Edgar Allan Poe Vs. Charlotte Perkins Gilman Essay, Research Paper
Edgar Allan Poe and Charlotte Perkins Gilman were both successful in making the objects of their stories, “The Tell-Tale Heart,” and “The Yellow Wallpaper,” form their own identities, and even points of reason, through their use of syntax, point of view, and personification.
The authors use major characters in the first person participant to narrate both stories, which supports the unreliable narrator. This enhances the story by giving the reader added insight into a subject that he or she is less likely to understand or relate to. Had the story had been told through any other point of view, the reader would not have gotten as clear of a picture as to exactly what is going on in the minds of each character; especially since craziness is not necessarily a quality that everyone can relate to. The unreliable narrator also adds and edge to the stories. Since the author had established, or should I say destroyed, the narrators’ credibility, it adds mystery and room for questions in the reader’s mind, a guessing game.
In Poe’s “Tell Tale Heart”, he addresses the audience directly. “You fancy me mad. Madmen know nothing. But you should have seen me” (34). Poe also intensifies the narrator’s emotions by the use of first person. “Never before that night had I felt the extent of my own powers- of my sagacity. I could scarcely contain my feelings of triumph” (34-5). Near the story’s end, the narrator’s thought pattern begins to reflect his paranoia. “They heard! -They suspected! -They knew! -They were making a mockery of my horror! -this I thought, and this I think” (37).
Gilman’s narrator writes to herself, as in a dairy, of “dead paper” (470). With each entry, her thoughts grow more and more abstract, as she begins to believe more in her allege illness. At the beginning of the story, her thought pattern is still rational but somewhat disoriented. “I take phosphates or phosphites- whichever it is- and tonics, and air and exercise, and journeys, and am absolutely forbidden to ‘work’ until I am well again” (470). Again, the first person narration brings us, the reader, closer to the narrators’ images, and her delusional. “I have watched John, when he did not know I was looking, in come into the room suddenly on the most innocent excuses, and have caught him several times looking at the paper and Jannie too. I caught Jennie on it once” (477).

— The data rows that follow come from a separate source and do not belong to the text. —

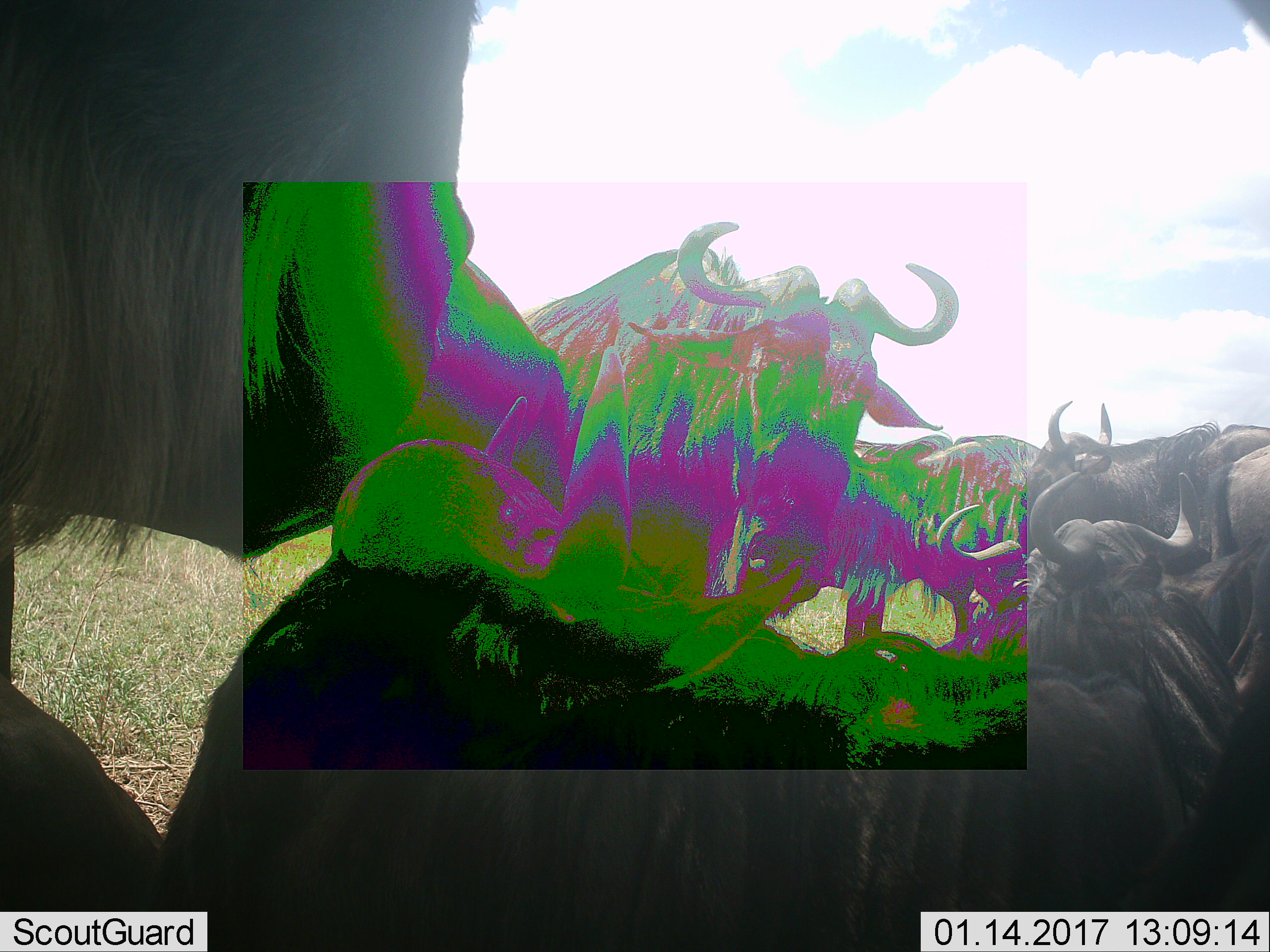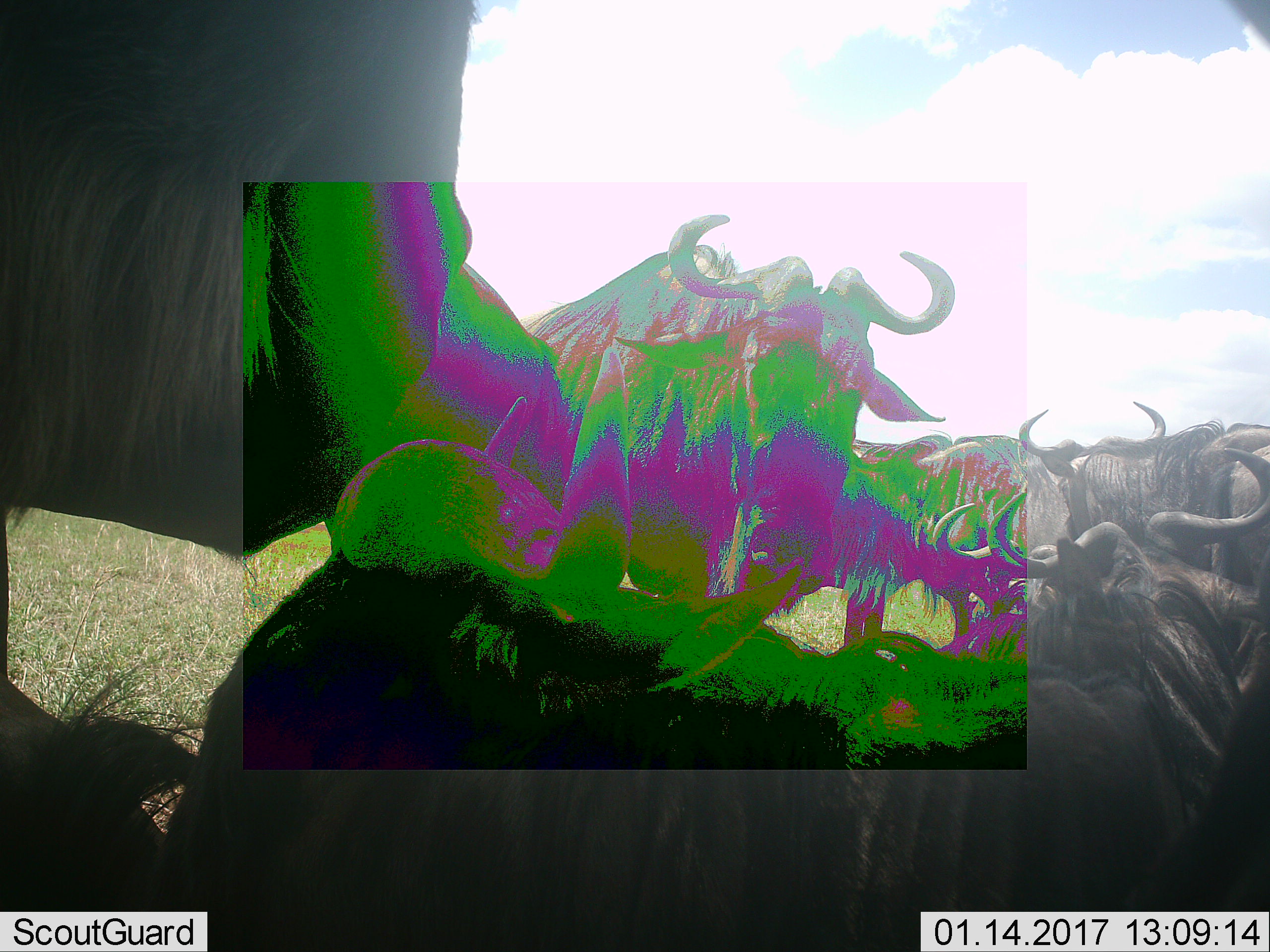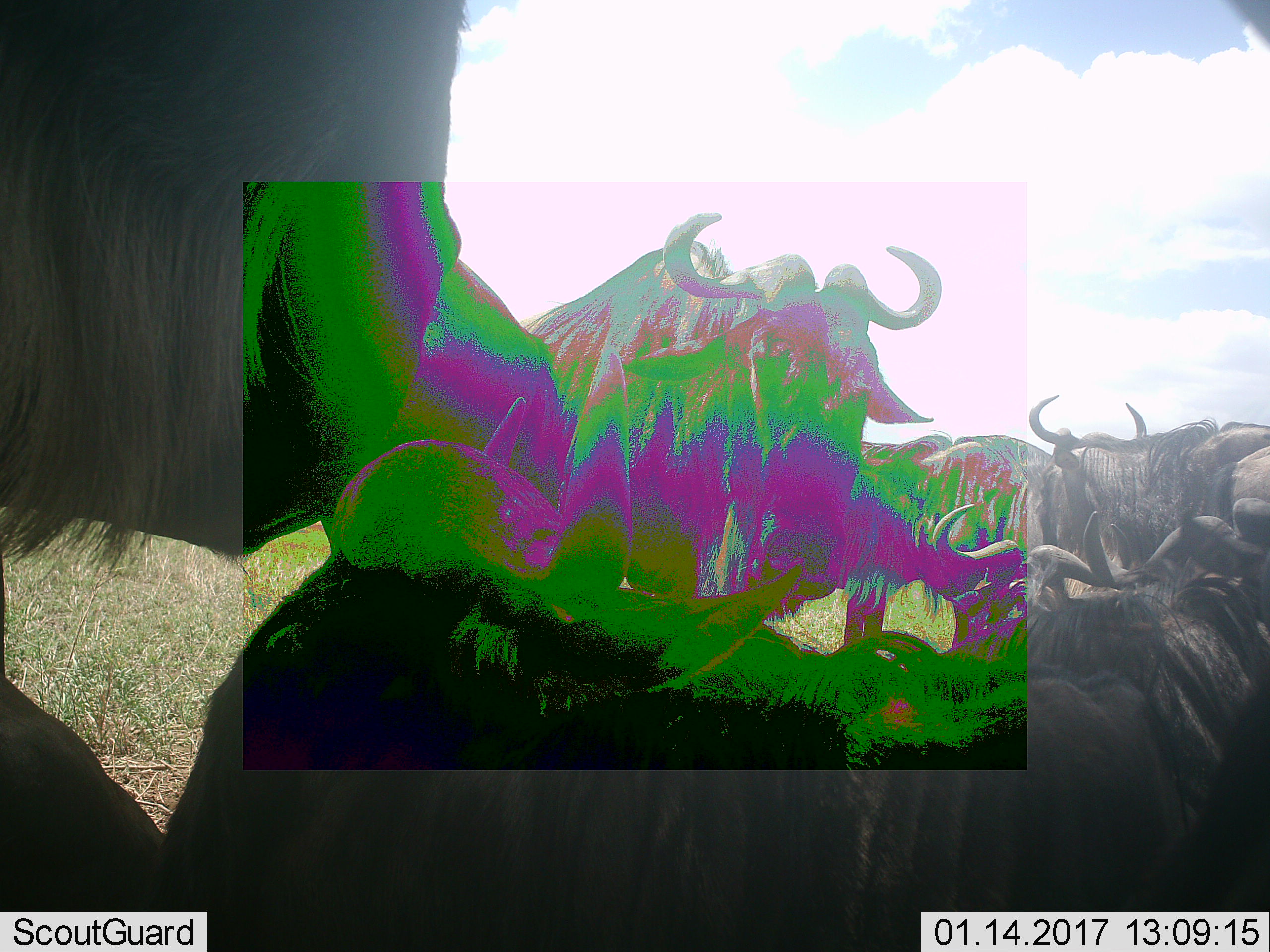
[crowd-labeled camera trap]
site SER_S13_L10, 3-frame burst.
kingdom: Animalia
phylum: Chordata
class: Mammalia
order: Artiodactyla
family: Bovidae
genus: Connochaetes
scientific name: Connochaetes taurinus taurinus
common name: blue wildebeest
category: wildebeestblue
Wildebeestblue (blue wildebeest) (Connochaetes taurinus taurinus), count 7. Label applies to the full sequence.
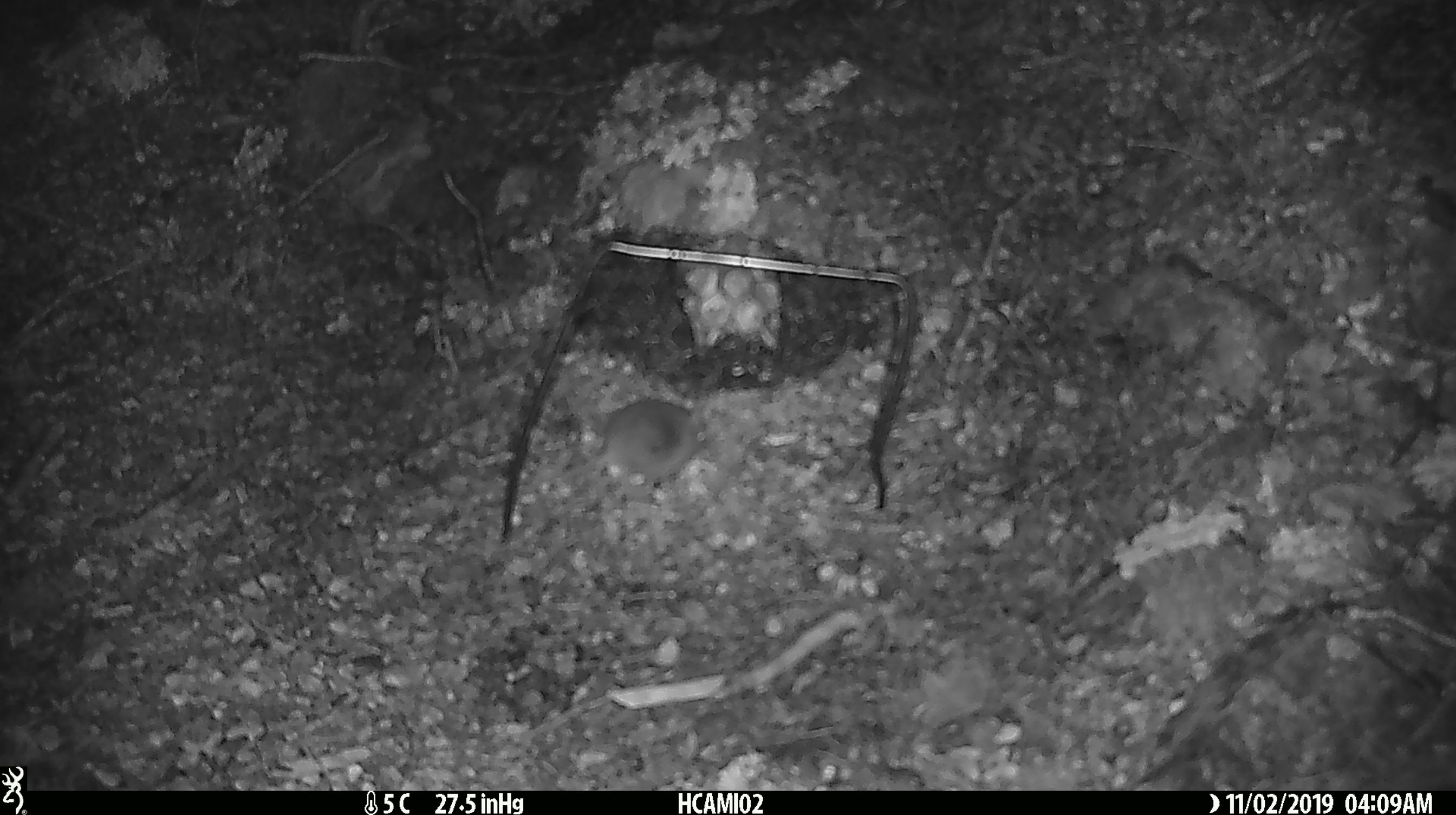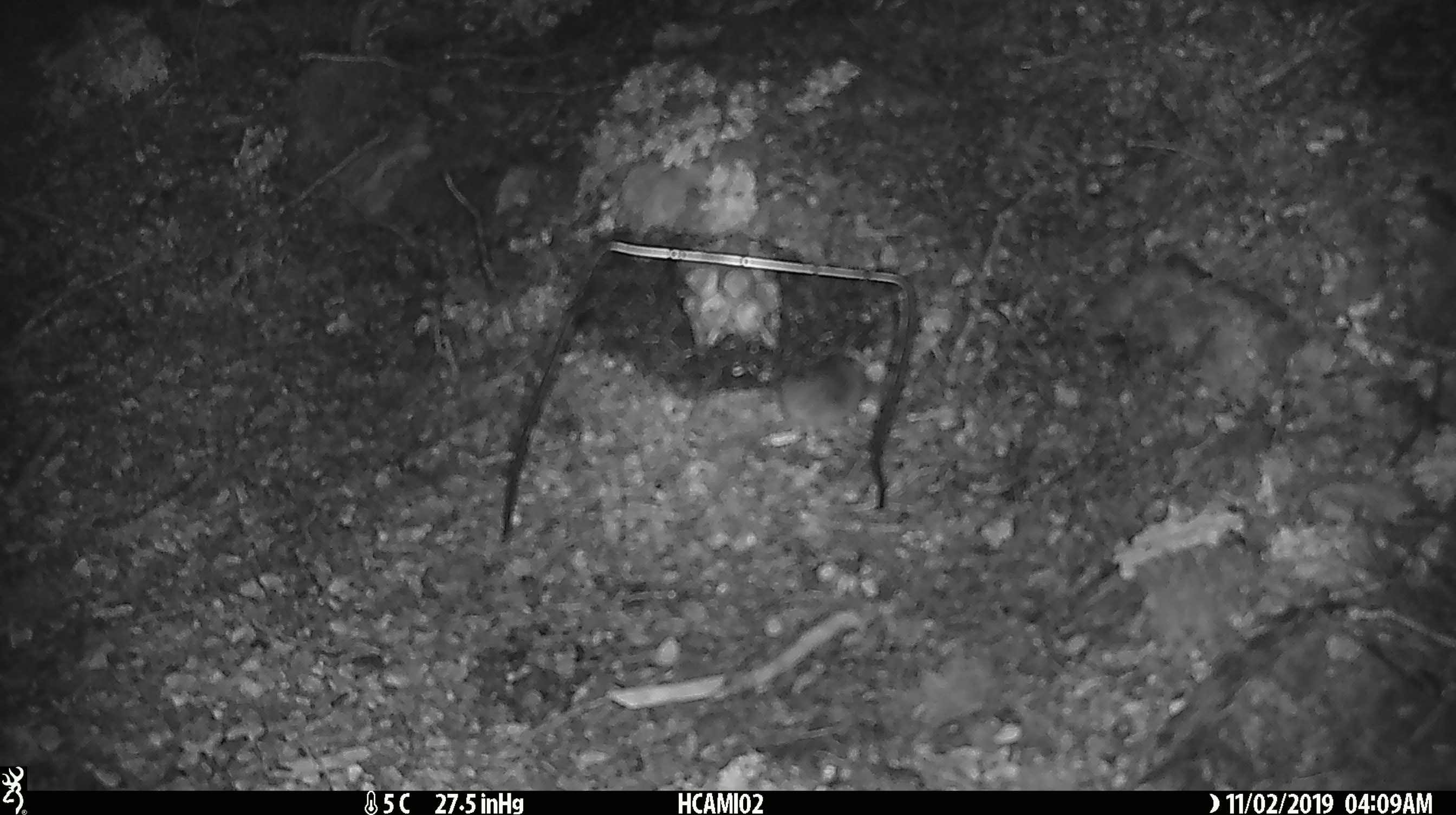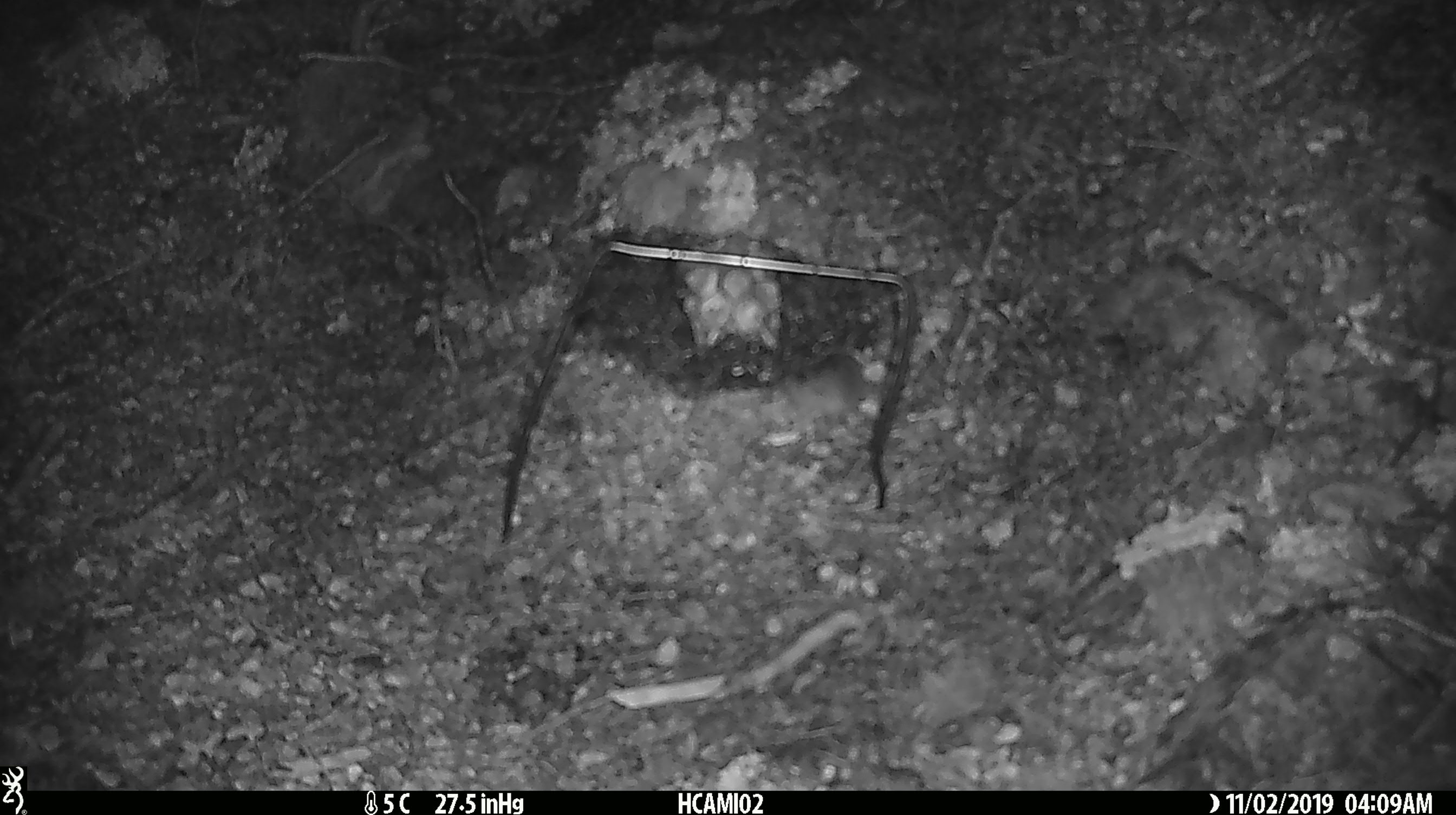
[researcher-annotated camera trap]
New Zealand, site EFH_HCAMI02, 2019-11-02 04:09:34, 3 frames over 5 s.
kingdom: Animalia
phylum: Chordata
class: Mammalia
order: Rodentia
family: Muridae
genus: Mus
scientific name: Mus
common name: mouse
Mouse (Mus).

The narrator’s use similar syntax to bring the readers deeper into their thoughts. The choppy sentences and complex str
“Tell Tale Hearts” immediately introduces the characters scattered and neurotic thought process. “True! – Nervous- Very, very dreadfully nervous I had been and am; but why would you say I am mad?” (34). Poe’s syntax truly parallels his characters attitude. Along with syntax, the author uses parallelism to drill his character’s thoughts into the reader. “Oh God! what could I do? I phoned- I raved- I swore!” (37).
Where as Poe writes his entire story using frazzled syntax, Gilman uses it to show her characters progression of her illness. She begins, “it is very seldom that mere ordinary people, like John and myself, secure ancestral halls for the summer” (469). The narrator tone is calm and chatty. As the story progresses, the narrator begins to ‘tire out’, and her sentences become shorter and simpler as a result. “I pulled and she shook. I shook and she pulled, and before morning, we pulled off yards of that paper” (479).
Personification is defined as a figure of speech in which inanimate objects or abstractions are endowed with human qualities or are represented as possessing human form (http://www.dictionary.com). That is exactly what both Poe and Gilman use to bring the objects of their stories to life.
The narrator of “The Tell-Tale Heart” describes the eye around which the story revolves, as a “vulture,” and the “Evil Eye,” In reality, it is only a glass eye, “all a dull blue, with a hideous veil over it” (34-5). Throughout the story, the narrator makes it clear to the audience that he has nothing against the man himself, but only his eye.
“The Yellow Wallpaper” revolves around just that- yellow wallpaper. But, to the narrator, the paper takes on shapes, and eventually a life, of its own. “In the places where it isn’t faded and where the sun is just so- I can see a strange, provoking, formless sort of figure that seems to skulk about behind that silly and conspicuous front design” (473). Unlike Poe’s eye, Gilman uses the wallpaper as a symbol of her main character.
Although the two authors have very similar styles of writing and techniques to convey a unique sense of mental instability, their pieces have their differences, which include the comparison of violence to larthargia, which most likely comes from the authors personal writing background.